Digital acceleration is impacting how we work, live, and consume services. In addition, for businesses, the digital evolution of banking, financial services, and insurance (BFSI) firms raises essential questions about the future of the industry. In recent years, traditional financial services companies have found it hard to compete with more agile fintech to deliver a better customer experience, but innovation is essential.
Trust, security, and resilience are identified as the top three strategic areas to prioritize, as outlined in the IDC Infobrief: “Accelerating Transformation Through Cybersecurity in Financial Services”.
Many BFSIs have begun adopting new digital business models to help them thrive in a digital-first economy. These include prioritizing investments in key areas such as data-driven security, legacy modernization, and personalized, contextual customer experiences. But for these business models to work, they will need to rely on data, analytics, and cloud platforms.
Cloud platforms also serve as a bridge to modernize financial organization workloads. However, regulators have flagged the concentration risk.
Southeast Asia's financial ecosystem is complicated with different regulations and guidelines amongst other countries. Southeast Asia is following in the footsteps of Hong Kong and Singapore in terms of its financial ecosystem. The region is home to some of the world's fastest-growing economies and is attracting a lot of attention from international investors.
For example, the Hong Kong Financial Services Development Council identified that Hong Kong BFSIs are possibly more at risk for cyberattacks than any other industry. With the rise of advanced threats and exponential potential for economic losses, the Hong Kong Monetary Authority (HKMA) identified the need for Hong Kong to have a reliable cyberspace safety roadmap at a policy level.

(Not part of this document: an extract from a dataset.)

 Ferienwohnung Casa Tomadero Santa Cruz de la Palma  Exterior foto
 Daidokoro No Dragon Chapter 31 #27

The HKMA's Cybersecurity Fortification Initiative 2.0 aims to strengthen the cyber resilience of Hong Kong's financial services industry. CFI 2.0 recommends maintaining effective control standards in line with the latest technology trends. In addition, the initiative recommends expanding the talent supply and encouraging cyber threat intelligence sharing across the industry.

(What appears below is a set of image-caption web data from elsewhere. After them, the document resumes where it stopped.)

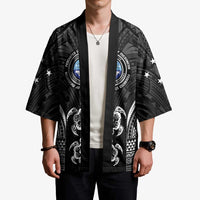 FSM Micronesia Six 9 One Kimono Polynesian Tribal Pattern LT9 - Polynesian Pride
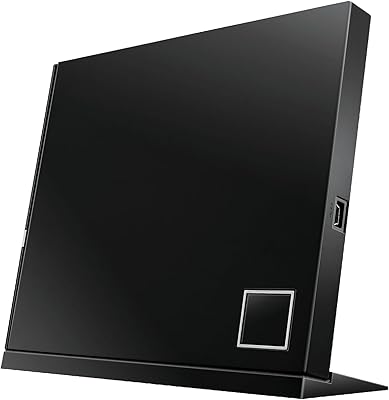 ASUS SBC-06D2X-U External Blu-Ray Drive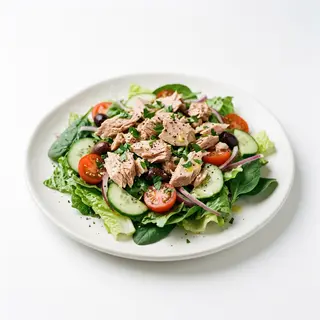 Ensalada De Atún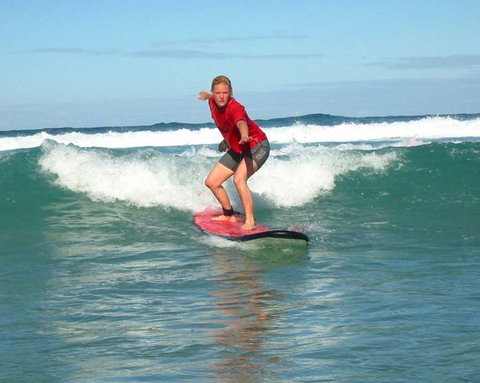 Byron Bay Style Surfing - Yamba Accommodation 1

On the other hand, in Singapore, with new procedures for licensing digital-only banks, open banking is expected to pick up the pace. Currently, there are 8 neo-banks and 4 digital banks in operation. Singapore, which is widely regarded internationally as a trailblazer in cyber preparedness, leads the ASEAN Cyber Capacity Programme (ACCP).

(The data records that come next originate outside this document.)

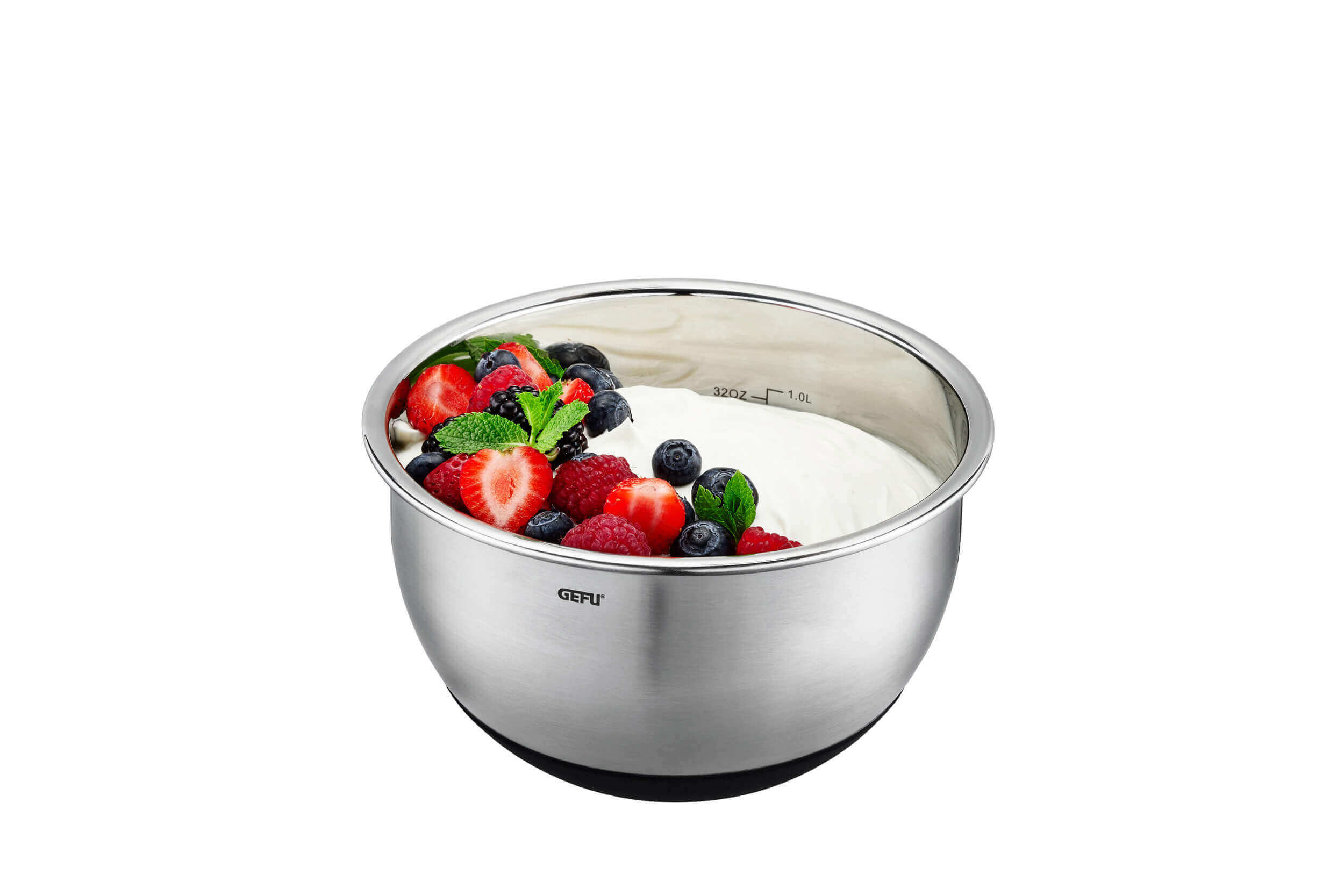 GEFU MUOVO Metallmisa 16 cm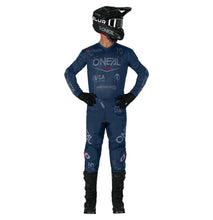O'Neal 2026 ELEMENT Brand Pant - Navy Blue/Grey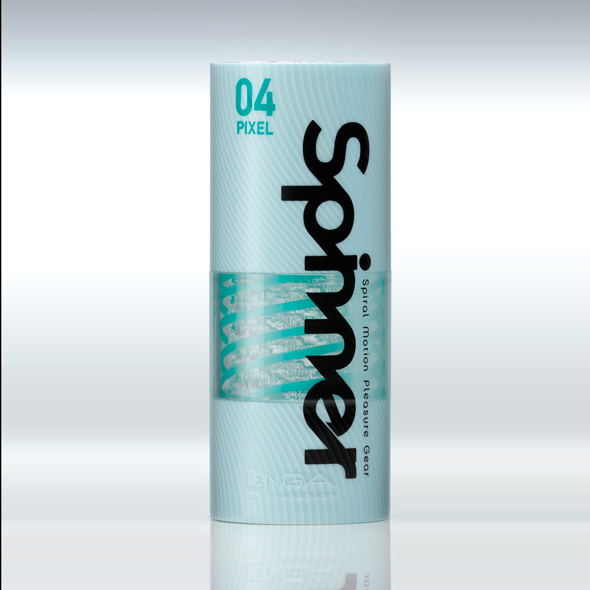 Tenga Spinner 04 Pixel
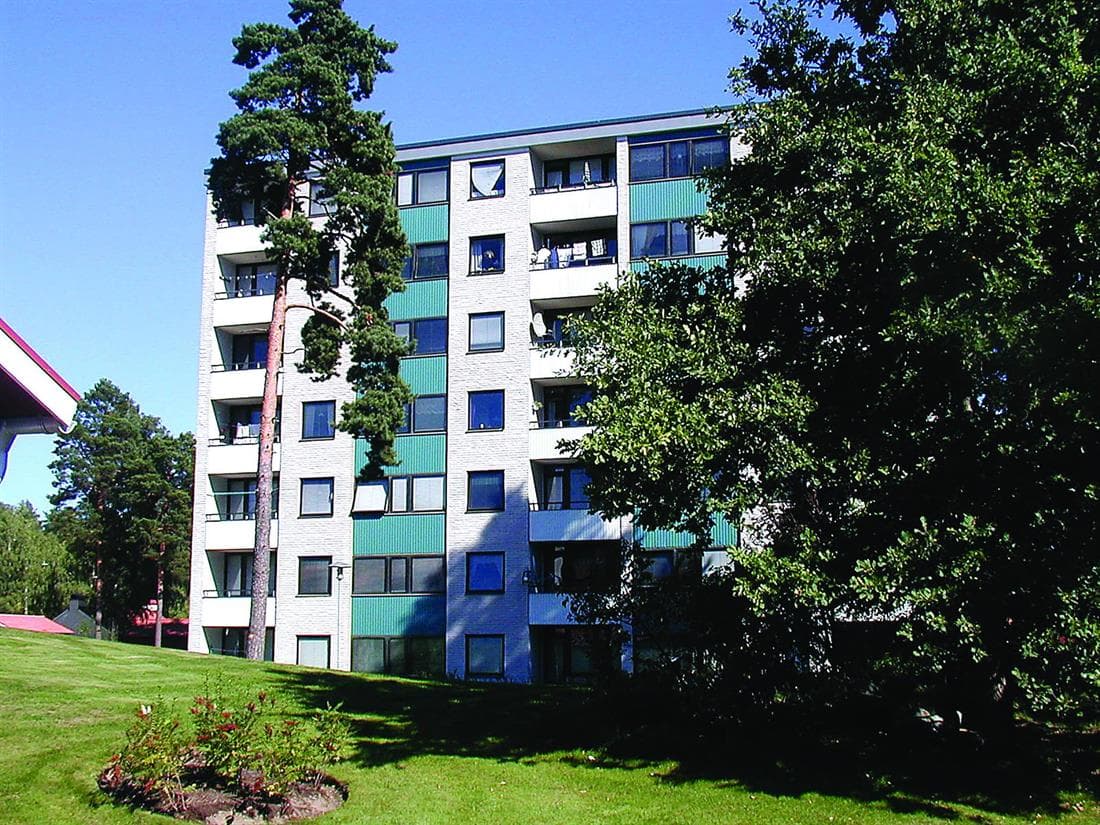 Vattugatan 45 i Nybro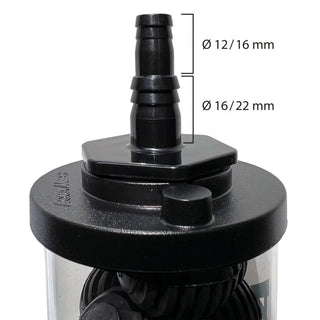 Aqua Medic Reactor 1000 - Closed CO2-reactor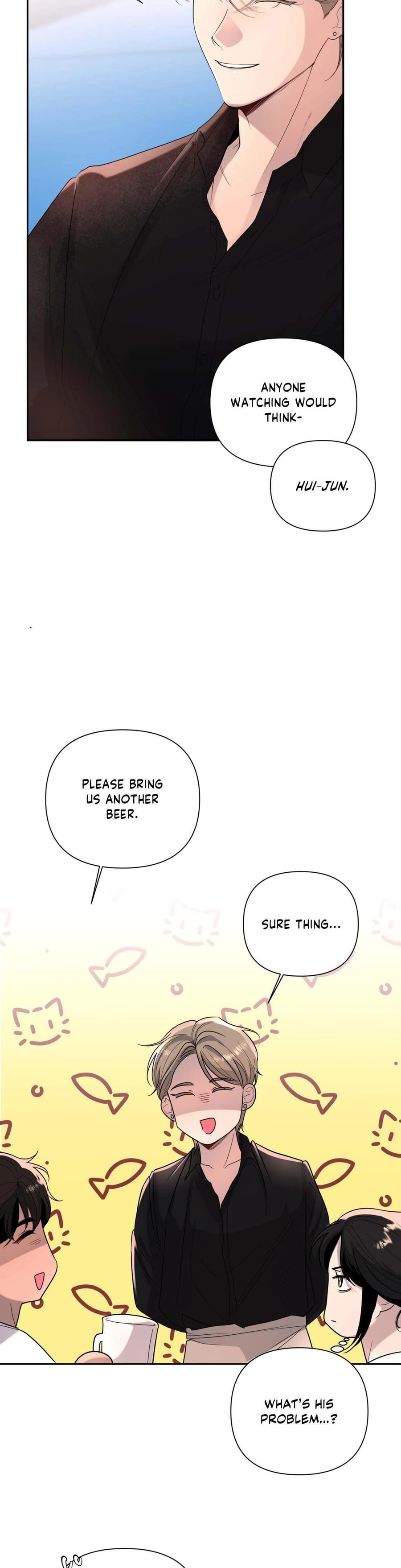 The Nerd Formula Uncensored, chapter 16, page 7 of 32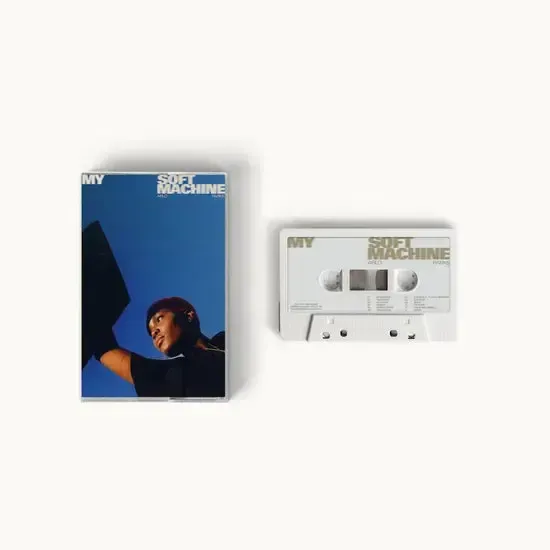 Arlo Parks - My Soft Machine Cassette - Image 2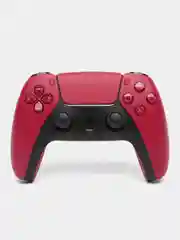 Красный геймпад Sony PlayStation 5 DualSense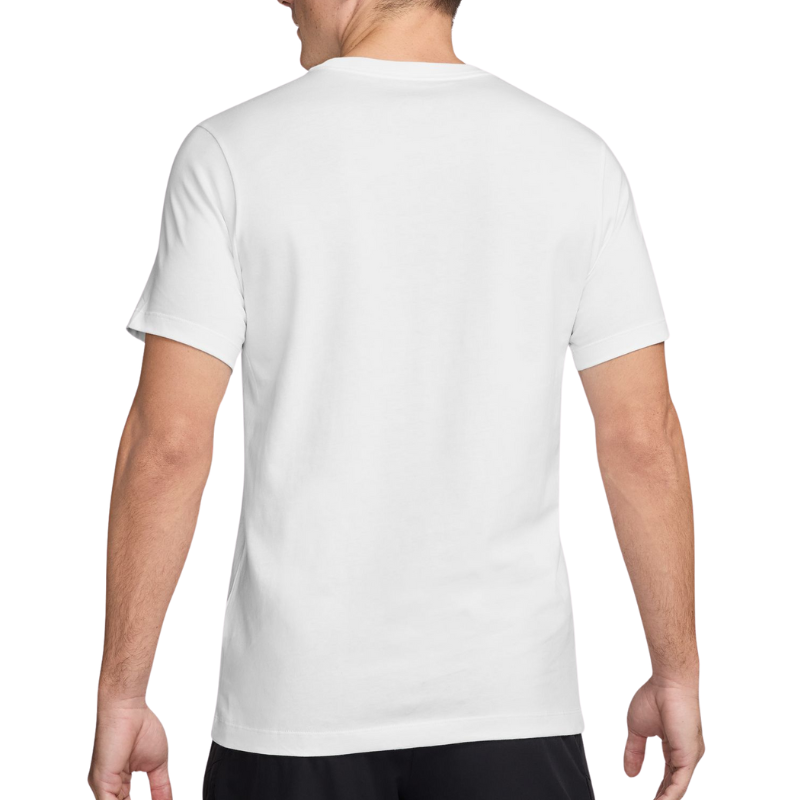 Nike Court Mens Tennis T-Shirt - White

Due to rapid digital transformation in banking sectors, recently, the Cyber Security Agency of Singapore updated the Cybersecurity Code of Practice for critical information infrastructure (CII) which identifies Bank and Finance as one of the key CII sectors. The Monetary Authority of Singapore (MAS) also imposes stronger regulations in cyber hygiene and technology risk management for the banking sectors.
In order to get a step ahead of the regulations, BFSIs should adopt a zero-trust approach to gain visibility. Zero-trust requires authentication and authorization to be performed every time access is granted to a specific resource on every transaction. In Europe, 55% of financial organizations already use some form of zero-trust strategy for their authorization and authentication. Adopting zero trust in BFSI would shift the traditional paradigm from implicit trust for users and resources inside a static, network-based perimeter to an authentication model that focuses on users, assets, and resources.
Digital acceleration is essential for competing in today's financial marketplace. However, it does not come without risk. First, ensure employees are trained and reskilled in the organization's technologies.
Second, share data with industry peers to learn best practices and identify potential issues. Fraud and Money Laundering Intelligence Taskforce (FMLIT) established by joint force of the Hong Kong Police, the Hong Kong Monetary Authority, and the Hong Kong Association of Banks is an excellent example of transaction data sharing to mitigate Anti-Money Laundering (AML).
Similarly, the Suspicious Transaction Reporting Office (STRO) of the Singapore Police partner with MAS to keep track of suspicious transactions, cash movement,s and cash transactions to uncover money laundering activity.
By implementing cybersecurity measures that are compliant with relevant regulations, BFSIs can help ensure that their data and transactions are better protected. BFSIs should work with vendors and partners committed to cross-vendor openness and integration working as a team. When vendors work together across the threat landscape, the sum of their products is greater than the individual parts, deepening your level of cyber protection. The share of threat intelligence provides a more effective way to detect abnormality in money transactions with a security orchestration, automation, and response (SOAR) platform.
The reliance on transaction visibility with data, analytics, and cloud platforms to improve customer experience also means BFSIs must adopt a robust cybersecurity strategy as part of their digital-first transformational journey.